Data Value Node are now in a cache, that should periodically be cleared.

Justification for the change

The amount of memory wasted with keeping a DataValueNode alive in memory for each value in a loop was immense. This change allows the DataValueNodes inside loops to be stored in a more compact form internally, to be converted out into DataValueNodes only when they are actually being used by the caller. But to make this work in a language like C++ that has no garbage collection, the caller of the library must tell the library when he is no longer using any of the live DataValueNode pointers that have been passed to him. This change is detailed in a seperate page.

Ability to skip parsing

The change:

The ability now exists to let you insert a directive into the input file to specify a section or sections to be "skipped" during parsing. The section skipped is stored in memory in a simple string, without any parsing into nodes in the tree. When writing the file out using unparse(), the section will simply be dumped as-is out to the output file, at same point. In this way one could preserve the majority of the file intact without actually parsing it - while still parsing that portion of the file that contains the data of interest.

Justification for the change

Some files are rather large, and some software is only concerned with a very small portion of the file, such that if the entire file is parsed into the node tree, time and RAM is wasted filling the tree with data the program doesn't use.

How it works:

In the file, the following directives may be inserted:
#<START-SKIP>
#<END-SKIP>
    
These directives must be typed exactly as shown, and must appear at the very start of a line, much like a C preprocessor directive. The section of the file that is contained between the #<START-SKIP> and the #<END-SKIP> directives will be stored as an inaccessable string to be dumped out later when Unparse() is called. There exist no methods for getting access to these strings. They are hidden from the application program that is using starlib2.

To be legal, the remainder of the file after the skipped section has been "removed" must still form valid star syntax. For example, the following would be illegal:

    data_ex
    save_example1
        _tag1  value1
	loop_
	    _looptag1
	    _looptag2

	    lval1  lval2
#<START-SKIP>
	    lval3  lval4
	    lval5  lval6
	stop_

    save_
#<END-SKIP>
    
The above example is illegal because it cuts out the trailing save_ from the saveframe called save_example1, leaving behind invalid STAR syntax.

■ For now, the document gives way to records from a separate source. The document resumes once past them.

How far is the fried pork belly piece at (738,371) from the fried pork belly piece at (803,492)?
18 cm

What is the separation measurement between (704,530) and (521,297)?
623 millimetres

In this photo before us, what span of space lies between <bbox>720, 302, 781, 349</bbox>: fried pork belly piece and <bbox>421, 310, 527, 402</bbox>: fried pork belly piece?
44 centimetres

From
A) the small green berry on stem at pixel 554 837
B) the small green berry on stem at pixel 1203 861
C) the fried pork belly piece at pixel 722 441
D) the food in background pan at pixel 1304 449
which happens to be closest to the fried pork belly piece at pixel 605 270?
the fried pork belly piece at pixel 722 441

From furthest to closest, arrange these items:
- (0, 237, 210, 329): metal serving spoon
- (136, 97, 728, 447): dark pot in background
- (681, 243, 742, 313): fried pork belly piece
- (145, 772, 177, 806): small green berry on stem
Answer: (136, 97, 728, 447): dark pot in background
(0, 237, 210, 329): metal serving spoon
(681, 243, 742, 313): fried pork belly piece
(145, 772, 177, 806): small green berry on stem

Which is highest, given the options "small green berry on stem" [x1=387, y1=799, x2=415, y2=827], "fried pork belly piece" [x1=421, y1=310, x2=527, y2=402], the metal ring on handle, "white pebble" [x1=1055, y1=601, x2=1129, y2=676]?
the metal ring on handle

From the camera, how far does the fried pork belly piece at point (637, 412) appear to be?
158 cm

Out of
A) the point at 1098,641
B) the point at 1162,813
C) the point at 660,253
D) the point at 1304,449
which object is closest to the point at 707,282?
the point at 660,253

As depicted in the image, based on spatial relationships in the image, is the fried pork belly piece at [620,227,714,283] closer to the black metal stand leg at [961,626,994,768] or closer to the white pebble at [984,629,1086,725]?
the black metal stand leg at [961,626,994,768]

This, however, would be perfectly legal, and is how this feature is intended to be used - imagine that you had 5 saveframes in the file and you were only interested in the one called "save_data4":

    data_ex
#<START-SKIP>
    save_data1
        ...assume there is a lot of data here...
    save_
    save_data2
        ...assume there is a lot of data here...
    save_
    save_data3
        ...assume there is a lot of data here...
    save_
#<END-SKIP>
    save_data4
        ...assume there is data here that the program is interested in...
    save_
#<START-SKIP>
    save_data5
        ...assume there is a lot of data here...
    save_
#<END-SKIP>
    

simple string get/set interface for loops

The change:

The ability now exists to let you get at the string values of a loop from the level of the loop (instead of getting the loop row, and then getting the value from the row). The methods that have been added to make this work are: The documenation in the doc/html directory contains further information on the use of these methods, although their use should be fairly intuitive. The example program "simple_string.cc" in the examples directory will probably provide a good enough idea of how the methods work. These methods completely avoid the value cache, and as such are faster than the older methods. When the extra complexity of LoopRowNodes and DataValueNodes is not needed, these methods will be faster.